◆ WHAT IS BEING ASKED ◆
Rewrite the records from the line that contains "How far between" through the line that contains "What is the", with "photographer" replaced by "camera operator" and everything else left unchanged.

(Records from a dataset)

----

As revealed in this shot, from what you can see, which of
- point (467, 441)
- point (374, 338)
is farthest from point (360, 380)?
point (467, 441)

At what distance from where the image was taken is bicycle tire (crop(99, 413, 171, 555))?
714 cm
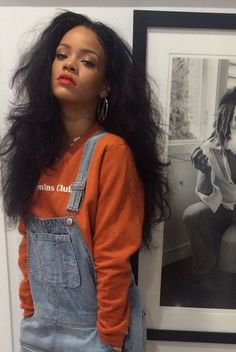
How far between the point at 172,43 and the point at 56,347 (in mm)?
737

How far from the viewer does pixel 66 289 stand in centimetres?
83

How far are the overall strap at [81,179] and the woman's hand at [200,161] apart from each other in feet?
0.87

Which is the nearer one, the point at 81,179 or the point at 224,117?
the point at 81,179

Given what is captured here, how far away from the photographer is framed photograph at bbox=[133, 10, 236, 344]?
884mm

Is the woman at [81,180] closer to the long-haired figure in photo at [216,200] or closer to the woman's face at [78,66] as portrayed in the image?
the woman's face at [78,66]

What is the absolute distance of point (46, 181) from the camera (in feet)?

----

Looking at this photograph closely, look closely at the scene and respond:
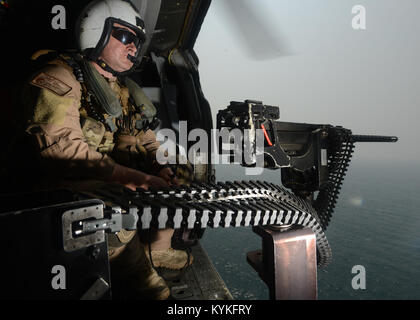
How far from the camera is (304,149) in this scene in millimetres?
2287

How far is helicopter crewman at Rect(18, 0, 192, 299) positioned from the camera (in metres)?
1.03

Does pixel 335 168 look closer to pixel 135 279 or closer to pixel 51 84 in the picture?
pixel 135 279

----

◆ SOLUTION ◆
How far between the point at 172,43 and the point at 56,347 (in mm)?
737

How far from the viewer does pixel 66 289 stand in centimetres?
83

How far are the overall strap at [81,179] and the woman's hand at [200,161] apart from each other in feet?
0.87

Which is the nearer one, the point at 81,179 or the point at 224,117?
the point at 81,179

Given what is captured here, how far away from the camera operator is framed photograph at bbox=[133, 10, 236, 344]?
884mm

Is the woman at [81,180] closer to the long-haired figure in photo at [216,200] or closer to the woman's face at [78,66] as portrayed in the image?
the woman's face at [78,66]

What is the absolute distance of point (46, 181) from the camera (in feet)?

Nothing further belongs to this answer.